Gerry Wagner

I have to tell you I have already become tired of the word green and how it is used to describe virtually every product on the market. The word green seemingly now has little to do with its original intent - color. The de-valuing of the word green by attaching it to everything from furniture polish to soldering flux has gotten completely out of control. I am starting a movement to return green to its former glory by offering some alternatives to the now over-exposed and cliché use of the word.

In my work with thermal solar systems (TSS), I have become increasingly concerned about products and systems that are being bunched together under the moniker of being green but when one looks a bit closer, the shade of green may be in question.


MY POINT

I am fortunate to have many friends in the HVAC industry and many of them are getting involved in one way or another with solar products. A company who is very close to my heart, which is announcing a TSS product offering this year, sent me some information on their intended offering and asked my opinion. The product is a fine TSS manufactured in Israel where TSS has a huge market for reasons which may or may not be obvious - no one would sell the Israelis oil so necessity literally became the mother of invention and TSS are found on virtually every home and building in the region.
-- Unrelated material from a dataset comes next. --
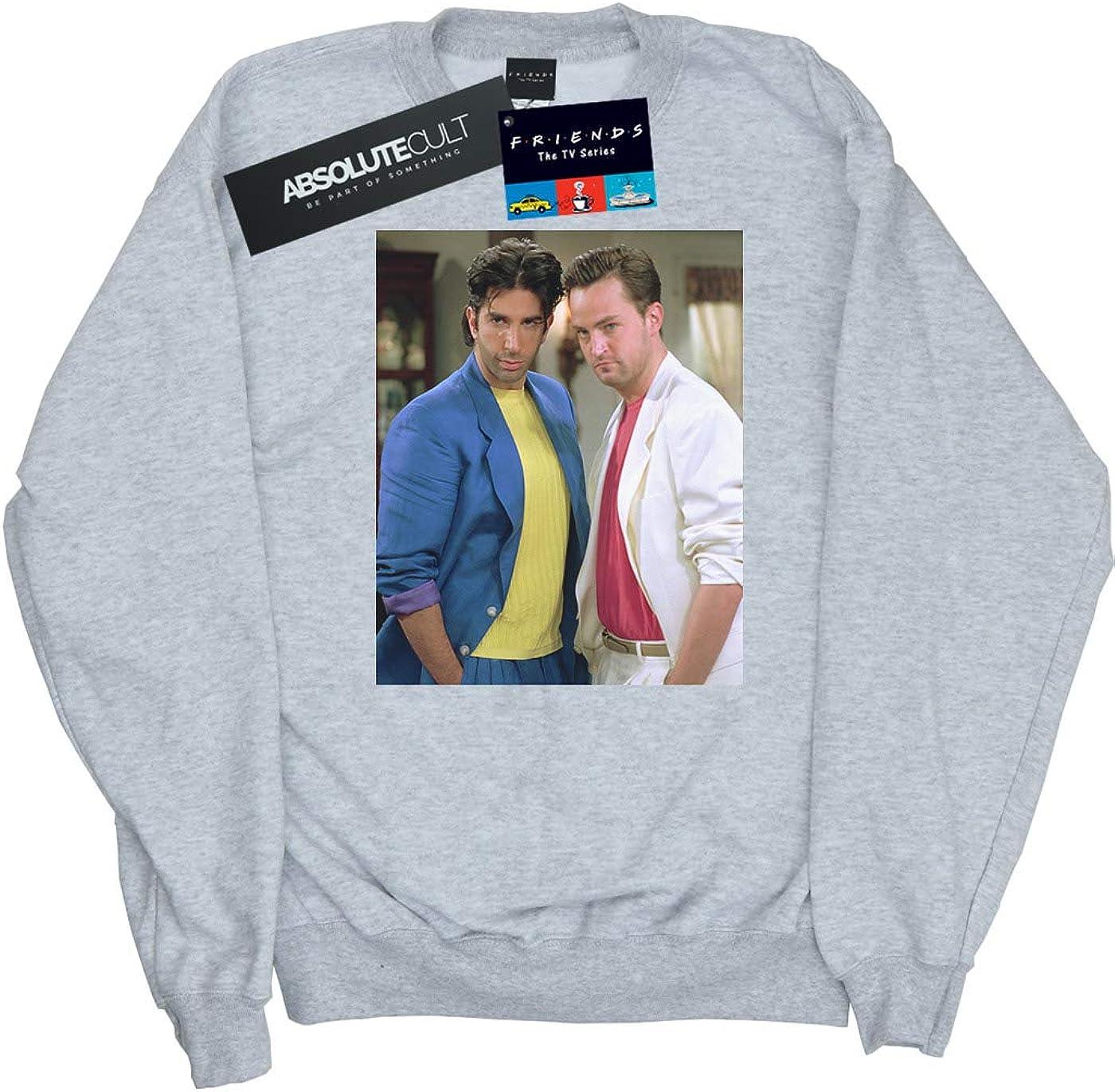 Absolute Cult Friends Girls 80s Ross and Chandler Sweatshirt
My concern with a TSS product from Israel coming to market here in the United States is strictly a logistical one - how green can a product be when it has to travel 6,900 miles via container ship to get here? Ships measure their fuel usage in pounds of fuel per horsepower, per hour. Good fuel economy on a container ship is 0.25 lbs/hp/hr.

A typical container ship has engines totaling 100,000 hp. That all said, this works out to 25,000 pounds of marine diesel fuel per hour. Marine diesel weighs about 7 pounds/gallon, which translates to about 3,600 gallons burned per hour. I understand that a typical container ship cruises at about 25 knots (about 30 mph), so to travel 30 miles the ship will burn 3,600 gallons and to go 6,900 miles, it will burn 828,000 gallons of fuel.

As a result, I don’t think I can call a TSS product from Israel green. According to Wikipedia, there are at least 49 shades of green so maybe the product should be called gray asparagus (no kidding) as both the color and the product’s initial carbon footprint doesn’t seem very green at all.

Hey, I don’t want to come off sounding holier than thou here so I must fess up to my own color faux pas. I have been involved with a TSS company for several years that imports the product from Germany. A total of 4,200 miles separates the United States from the geographic origin of this product, so maybe I have to call this product olive green or maybe I should save this shade for an Italian product.

My concern for TSS products that travel thousands of miles to get here is reminiscent of the bamboo floor tile product which was all the craze here about 5-6 years ago. The general consensus at the time was “what could be greener than a floor tile made of an organic material such as bamboo?” Well, someone, (not me), started to calculate the devastation caused by less than environmentally friendly  harvesting techniques and the fuel used to get the tile from Asia to the United States market and suddenly the shade of green changed for bamboo floor tile.

I am making a personal commitment to start seeing green in the totality of a product, not just in its perceived use and appearance. Good news is that there are U.S. manufacturers of TSS collectors and companies like Taco are getting involved in the control end of the TSS market. On the horizon, I know of a guy who is planning on launching a TSS product sometime this year, (waiting on his OG300 certification), which will utilize components that are all made here in the U.S. and has the potential to bring TSS to the masses based on system simplicity and low initial cost. This is a system which has the potential to be really green.

Bottom line, maybe we need to start seeing green as red, white, and blue.